** TASKS AND EXERCISES **
**a)** Answer these questions from the article on Bryn Smith.
(i) For which team, and on what date, did Smith make his last MLB appearance?
(ii) Which three players did the Baltimore Orioles receive in the trade of December 7, 1977?
(iii) Against which team did Smith make the first start of his career?
**b)** Go on with the article on Bryn Smith from the point where it stops.

** TEXT PASSAGE **
::::::::::
- Pitcher
- Born: August 11, 1955 (age 70) Marietta, Georgia, U.S.
- Batted: RightThrew: Right

MLB debut
- September 8, 1981, for the Montreal Expos

Last MLB appearance
- June 1, 1993, for the Colorado Rockies

MLB statistics
- Win–loss record: 108–94
- Earned run average: 3.53
- Strikeouts: 1,028
- Stats at Baseball Reference

Teams
- Montreal Expos (1981–1989); St. Louis Cardinals (1990–1992); Colorado Rockies (1993);

= Bryn Smith =

American baseball player (born 1955)

Bryn Nelson Smith (born August 11, 1955) is an American former professional baseball player who was a pitcher in Major League Baseball (MLB) from 1981 to 1993.

==Career==
Selected in the 49th round in 1973 as the 779th player, Smith did not sign with the Cardinals. In the winter of 1974, Smith signed with the Baltimore Orioles.

===Montreal Expos===
Smith made his Major League debut with the Montreal Expos after being acquired along with Rudy May and Randy Miller from the Baltimore Orioles for Don Stanhouse, Joe Kerrigan and Gary Roenicke at the Winter Meetings on December 7, 1977. The trade would benefit both teams, as Roenicke became a productive player with the Orioles whilst Smith became a fixture in the Expos rotation for much of the 80s.

Smith made his first start of his career with the Expos on September 29, 1982, against the Philadelphia Phillies. Smith would pitch most of the 1983 season out of the bullpen, but Smith would convert to the rotation full time in August and pitch very well to close out the season. Although Smith recorded a 5–7 record across the last two months of the season, Smith had a 2.36 ERA in 12 starts and 2 relief appearances upon taking up starting duty, including a career high 5 complete games.
::::::::::
** INFORMATION SUPPLIED **

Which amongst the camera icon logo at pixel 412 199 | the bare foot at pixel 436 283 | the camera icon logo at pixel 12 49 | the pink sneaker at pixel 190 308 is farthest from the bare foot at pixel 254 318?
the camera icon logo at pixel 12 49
::::::::::
** ANSWERS TO THE EXERCISES **
**a)**
(i) The Colorado Rockies, on June 1, 1993.
(ii) Don Stanhouse, Joe Kerrigan and Gary Roenicke.
(iii) The Philadelphia Phillies.

**b)**
Beginning in 1984, Smith earned a full-time spot in the rotation, logging a 3.32 ERA across 179 innings in 28 starts.

1985 would be one of the best seasons of Smith's career, recording a career-best 18–5 record while registering a 2.91 ERA in a career high 222 1/3 innings. He had a pair of 5-game winning streaks in 1985 and was picked Expo Player of the Month for July by Montreal baseball writers after a 3–1 record and 1.74 ERA.

1986 would see Smith regress to a 3.94 ERA across 187 1/3 innings. 1987 would see Smith miss some time, registering only 26 starts, as he logged a career worst 4.37 ERA with the Expos. Smith would be a free agent at the conclusion of both seasons but re-signed with the Expos both times.

After a pair of middling seasons, Smith would return to form in 1988 and 1989. In 1988, Smith had an even 3.00 ERA across 198 innings, and Smith had the lowest walk rate of all qualified pitchers that season. 1989 would see Smith set a career high in strikeouts (129) while registering a 2.84 ERA over 2152/3 innings pitched, the lowest ERA he ever had as a full-time rotation member. In 1989, he became a subject of teasing when he complained in a Sports Illustrated article about the playing conditions in Montreal, which included the inconvenience of having to drive to Plattsburgh, New York, to buy Dorito chips.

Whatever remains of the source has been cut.